I think it's terribly rude to do this to people. But, is has NOTHING to do with "the way things are NOW" or "the way things are going." Women have blown off their girl friends to hook up with guys since the Stone Age.

I found hanging out with guys much easier. But, even some guys flake out on plans. People are, and always have been rude.

I do need to add that trying to "change someone's behavior" by using punishment strategies or threats of such usually ends you in a world with fewer friends. People, even if they are rude, and are flaky, don't like being treated like children. Most will usually stop calling before they "change their behavior." Think about how hard it is to change your own behavior, then think about how hard it would be to change a friends'. Of course, you can talk to them, and let them know this is hurtful, but don't expect too many changes. People who do this usually continue to do so.
07/20/2011
Contributor: P'Gell P'Gell
My husband and I have a friend (a couple actually) who uses the "Yeah... well, we'll see. Maybe.... I'm not sure. Probably, though." Then agreeing to plans, but we never knew for sure. We finally got so sick of this, basically telling us "We can't be counted on." That I started asking them, "What? Are you waiting for a better offer? Someone more interesting than The Man and I might call at the last minute?" They were also common last minute cancelers. I was pretty much ready to let the relationship with these people end anyway, not trying to change anybody.

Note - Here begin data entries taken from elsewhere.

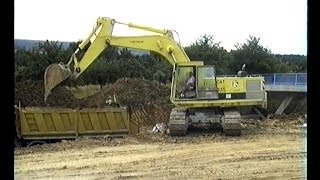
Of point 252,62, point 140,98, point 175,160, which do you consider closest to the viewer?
point 175,160

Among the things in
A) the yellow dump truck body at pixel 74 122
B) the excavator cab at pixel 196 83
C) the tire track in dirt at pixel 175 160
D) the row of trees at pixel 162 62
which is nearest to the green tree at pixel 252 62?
the row of trees at pixel 162 62

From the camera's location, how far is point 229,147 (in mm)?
5688

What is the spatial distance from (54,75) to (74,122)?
827 mm

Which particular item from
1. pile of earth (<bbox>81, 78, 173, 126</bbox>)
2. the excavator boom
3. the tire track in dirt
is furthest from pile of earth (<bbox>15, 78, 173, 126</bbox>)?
the tire track in dirt

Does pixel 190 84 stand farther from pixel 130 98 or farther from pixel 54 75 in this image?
pixel 130 98

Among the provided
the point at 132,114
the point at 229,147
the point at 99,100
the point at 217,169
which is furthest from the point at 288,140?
the point at 99,100

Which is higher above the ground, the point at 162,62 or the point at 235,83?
the point at 162,62

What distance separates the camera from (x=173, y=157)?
16.7ft

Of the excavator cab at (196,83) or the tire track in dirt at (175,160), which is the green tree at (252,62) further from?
the tire track in dirt at (175,160)

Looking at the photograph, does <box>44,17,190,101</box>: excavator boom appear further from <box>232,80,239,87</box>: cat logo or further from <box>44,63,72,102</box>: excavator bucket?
<box>232,80,239,87</box>: cat logo

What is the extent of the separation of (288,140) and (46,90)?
10.5 feet

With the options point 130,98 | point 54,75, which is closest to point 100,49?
point 54,75

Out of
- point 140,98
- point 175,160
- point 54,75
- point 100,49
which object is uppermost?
point 100,49

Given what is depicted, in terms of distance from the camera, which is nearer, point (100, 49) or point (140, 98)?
point (100, 49)
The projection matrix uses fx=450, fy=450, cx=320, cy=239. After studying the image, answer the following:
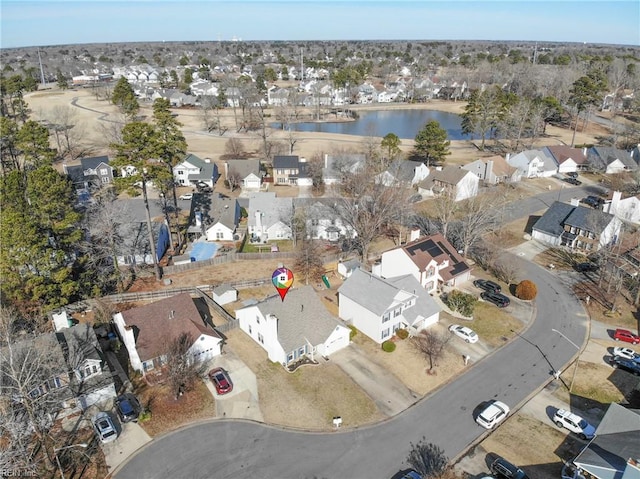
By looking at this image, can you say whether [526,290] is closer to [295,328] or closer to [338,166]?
[295,328]

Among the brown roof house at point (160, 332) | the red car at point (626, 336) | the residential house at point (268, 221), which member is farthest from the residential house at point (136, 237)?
the red car at point (626, 336)

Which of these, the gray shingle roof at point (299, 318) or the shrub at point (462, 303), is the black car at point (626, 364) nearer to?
the shrub at point (462, 303)

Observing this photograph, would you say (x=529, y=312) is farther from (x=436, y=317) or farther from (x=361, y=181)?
(x=361, y=181)

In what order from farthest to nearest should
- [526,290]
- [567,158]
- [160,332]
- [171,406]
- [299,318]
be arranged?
[567,158] < [526,290] < [299,318] < [160,332] < [171,406]

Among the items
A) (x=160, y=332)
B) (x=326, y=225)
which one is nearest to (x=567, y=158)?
(x=326, y=225)

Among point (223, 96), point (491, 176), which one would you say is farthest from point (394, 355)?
point (223, 96)

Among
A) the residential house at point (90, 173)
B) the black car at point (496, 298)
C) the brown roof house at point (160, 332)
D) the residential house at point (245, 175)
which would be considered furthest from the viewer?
the residential house at point (245, 175)

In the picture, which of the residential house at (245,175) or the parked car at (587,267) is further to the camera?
the residential house at (245,175)
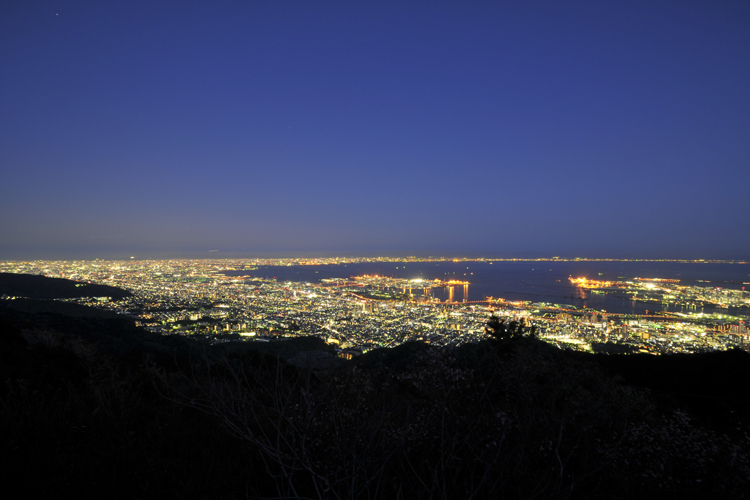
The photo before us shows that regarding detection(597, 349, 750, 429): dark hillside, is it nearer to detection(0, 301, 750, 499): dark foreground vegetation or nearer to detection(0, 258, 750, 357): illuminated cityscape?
detection(0, 301, 750, 499): dark foreground vegetation

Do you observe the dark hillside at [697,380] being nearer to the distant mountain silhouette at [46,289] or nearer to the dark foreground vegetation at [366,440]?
the dark foreground vegetation at [366,440]

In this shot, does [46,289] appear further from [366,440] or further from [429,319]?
[366,440]

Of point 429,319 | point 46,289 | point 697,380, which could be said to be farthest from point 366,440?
point 46,289

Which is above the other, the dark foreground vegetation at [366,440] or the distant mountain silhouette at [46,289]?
the dark foreground vegetation at [366,440]

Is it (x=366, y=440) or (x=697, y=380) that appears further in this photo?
(x=697, y=380)

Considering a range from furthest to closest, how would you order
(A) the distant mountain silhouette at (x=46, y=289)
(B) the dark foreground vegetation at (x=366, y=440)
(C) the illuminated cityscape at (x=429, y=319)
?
(A) the distant mountain silhouette at (x=46, y=289), (C) the illuminated cityscape at (x=429, y=319), (B) the dark foreground vegetation at (x=366, y=440)

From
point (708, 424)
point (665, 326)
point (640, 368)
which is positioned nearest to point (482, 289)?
point (665, 326)

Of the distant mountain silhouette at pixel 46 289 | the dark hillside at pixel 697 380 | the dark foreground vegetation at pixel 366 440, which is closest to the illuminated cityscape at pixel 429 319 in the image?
the distant mountain silhouette at pixel 46 289

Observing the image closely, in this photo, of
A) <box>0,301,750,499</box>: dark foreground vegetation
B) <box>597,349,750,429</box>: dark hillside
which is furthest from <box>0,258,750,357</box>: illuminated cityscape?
<box>0,301,750,499</box>: dark foreground vegetation

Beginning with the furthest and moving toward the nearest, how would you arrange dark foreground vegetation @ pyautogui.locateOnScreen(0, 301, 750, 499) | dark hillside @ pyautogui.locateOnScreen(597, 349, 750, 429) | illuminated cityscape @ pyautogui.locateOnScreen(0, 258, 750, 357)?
illuminated cityscape @ pyautogui.locateOnScreen(0, 258, 750, 357), dark hillside @ pyautogui.locateOnScreen(597, 349, 750, 429), dark foreground vegetation @ pyautogui.locateOnScreen(0, 301, 750, 499)
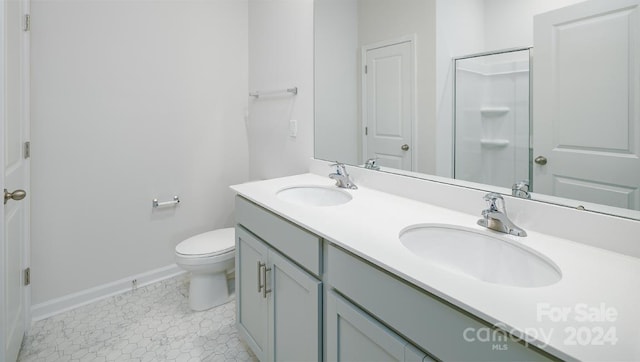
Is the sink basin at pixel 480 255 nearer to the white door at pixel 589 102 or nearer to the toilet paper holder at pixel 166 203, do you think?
the white door at pixel 589 102

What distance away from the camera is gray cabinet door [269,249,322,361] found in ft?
3.67

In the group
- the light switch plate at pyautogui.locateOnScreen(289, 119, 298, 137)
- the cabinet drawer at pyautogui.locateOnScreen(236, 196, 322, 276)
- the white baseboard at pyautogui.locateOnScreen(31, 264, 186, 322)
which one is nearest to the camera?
the cabinet drawer at pyautogui.locateOnScreen(236, 196, 322, 276)

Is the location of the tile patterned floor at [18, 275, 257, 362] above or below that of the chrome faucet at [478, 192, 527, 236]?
below

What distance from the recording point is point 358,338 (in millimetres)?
944

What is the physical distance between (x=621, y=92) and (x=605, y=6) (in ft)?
0.82

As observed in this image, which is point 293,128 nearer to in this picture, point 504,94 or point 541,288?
point 504,94

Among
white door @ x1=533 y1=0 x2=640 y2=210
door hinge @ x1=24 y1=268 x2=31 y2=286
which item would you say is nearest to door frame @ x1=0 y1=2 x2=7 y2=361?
door hinge @ x1=24 y1=268 x2=31 y2=286

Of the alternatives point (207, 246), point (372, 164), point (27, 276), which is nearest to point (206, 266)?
point (207, 246)

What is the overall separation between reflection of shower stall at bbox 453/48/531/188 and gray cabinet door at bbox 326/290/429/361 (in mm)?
678

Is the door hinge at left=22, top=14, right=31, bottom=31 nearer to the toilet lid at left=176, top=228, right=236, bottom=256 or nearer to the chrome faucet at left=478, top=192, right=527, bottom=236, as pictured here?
the toilet lid at left=176, top=228, right=236, bottom=256

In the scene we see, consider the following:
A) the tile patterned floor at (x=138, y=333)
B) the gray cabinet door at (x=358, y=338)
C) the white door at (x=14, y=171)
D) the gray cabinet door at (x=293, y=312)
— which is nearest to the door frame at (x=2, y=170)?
the white door at (x=14, y=171)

I just got sick of these GROWN UPS who couldn't commit to an evening. My Man and I don't get out as much as they did, as they were childless and didn't own a home and most of their money was used for fun. When My Man and I GET to make plans, we don't like to be disappointed as it may be months before we'll be able to manage it again. OUR time was being wasted and we were being disrespected by these non-committal people.

Let's just say we've moved on. Nothing more frustrating than planning something with someone who can't commit to something as common as dinner plans.

I'm an adult, I expect my friends to act like adults. Making plans and sticking to them is an adult activity. Hedging, while maybe waiting for something more interesting to come around, or simply "not feeling like it now" isn't adult behavior.
07/20/2011
Contributor: Pixel Pixel
It may be the norm, but it's still bloody rude. Unless the world is actually ending, or someone is actively bleeding out in front of me, I follow through on my commitments.
07/20/2011
Contributor: meitman meitman
Sounds like the majority of people agree on this. It seems to be the norm now but I still hate it. I second what P'Gell said about being an adult and having responsibilities. There are times when cancelling has to be done and I'm understanding about that but don't cancel on me at the last minute or without letting me know because something "better" came up or you didn't feel like it anymore. Probably just bugs me because that's not the way I am.
07/20/2011
Contributor: The Curious Couple The Curious Couple
I think it is rude, but I've had to cancel on one of my friends yesterday because someone called into work sick and I had to cover for them. I think it really depends on the situation.
07/20/2011
Contributor: Ansley Ansley
Whenever someone cancels plans on me, I secretly wonder if I have an introvert on my hands. I cancel plans all of the time. I've been telling a girlfriend of mine that I will call her for oh I don't know about two weeks now? (She's drama-rific with two horribly-behaved children.) She exhausts me and I don't want to talk to her. I drop plans involving my own mother because I don't want to break my comfort bubble and deal with her. Cancel my subscription, I am through with your issues! Sometimes I have to cancel due to money reasons and I would like to save a little face by telling a white lie instead of someone else paying my way or even offering to do so. (Damn that Leo pride!) I also get really tense and anxious when I'm in the car these days so whenever I do go out I am usually very agitated by the time I get there.
07/20/2011
Contributor: Rin (aka Nire) Rin (aka Nire)
Depends a lot on the reason, and how often they do it. One of my friends backed out twice in a row some time ago, but because she's normally so good about showing up, I didn't care.